What do a super secret ultracapacitor and a recent Supreme Court ruling have to do with providing viable clean electric energy to the masses? Well, if things are allowed to gravitate toward their logical conclusion, they provide the technical and political impetus to finally bring cheap, clean, and renewable power to the people.
For those who haven’t heard, there’s a Cedar Park, Texas-based company (smack dab in oil country) which has been flying low under the radar for the past ten years (they’ve only recently registered a website). The company is called EEStor, and what they are developing will shatter the oil economy as we know it. Check out this directory of EEStor articles, particularly this, and this, and also this.
While the American car industry (GM, Ford, Chrysler) has made a plethora of excuses and produced no significant increase in the fuel efficiency of the “internal combustion engine” in the past 40 years and while resisting all legislative efforts to mandate it, this small Texas company is about to obsolete the ICE altogether. It’s first major use will be to power ZENN (Zero Emissions Noise) cars, which will be designed to go 500 miles on a charge, and recharge within 5 minutes.
EEStor’s technology obviously isn’t limited to automotive usages. It’s also already being targeted to power tools, industrial machines, and, of course, laptops and consumer electronics. Within a couple of years we may have laptops which go weeks (or months) before needing recharging, which would exponentially raise the status of developing countries, and such projects as the OLPC.
But good, even breakthrough technology, doesn’t always make it on its merits, as powerful entrenched business interests often can use their political clout to limit, or even destroy, potentially disruptive technology. One need only study the case of Henry Moray and his development of a Radiant Energy Device in the early 20th century as a sober example of how Big Oil (et al) will seek to destroy the development of technology it can’t control. This is where the recent Supreme Court ruling on the EPA’s authority to regulate greenhouse gases enters into the equation.
On Monday, April 2, 2007, the Supreme Court released its ruling in Commonwealth of Massachusetts et al. v. Environmental Protection Agency et al. As reported by the Washington Post, and others, the EPA ruling rebuked the Bush Administration’s contention that the EPA couldn’t regulate greenhouse gas emissions. What this hopefully will translate into is Congress passing more stringent legislation to reign in the production of greenhouse gases, particularly vehicle and power plant emissions. More specifically, EEStor’s technology can create the political leverage to force the EPA to set significantly higher vehicle fuel efficiency standards (before all vehicles eventually go full electric), and eventually eliminate the use of coal powered generating plants.
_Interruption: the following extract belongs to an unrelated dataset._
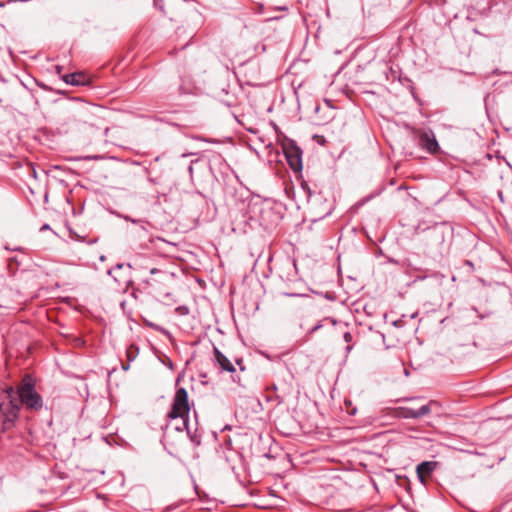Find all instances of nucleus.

The widespread availability of cheap, clean, renewable electrical power will also boost the importance and use of FOSS. Reduce the power (and its cost) necessary to run computers, and you will see an increase in their use in places where they are now prohibitive and/or unsustainable. This is particularly true in economically marginalized communities, and in developing countries. And where people who never had computers finally can get them, and use them for long periods of time, they too will eventually become developers, and not just users, of FOSS.
Next year, 2008, will be a critical year to make this all happen. It is, of course, a presidential election year in the US, and whoever is the new president will almost certainly be more cognizant of the need to make major real changes in the energy policy of the country. Even if political activity stalls, EEStor’s technology will ultimately force market considerations to respond without political mandates.
Ultimately, a fundamental electrical device, given a 21st Century makeover, may finally deliver, decades ahead of other more exotic technologies, true ubiquitous power to the people.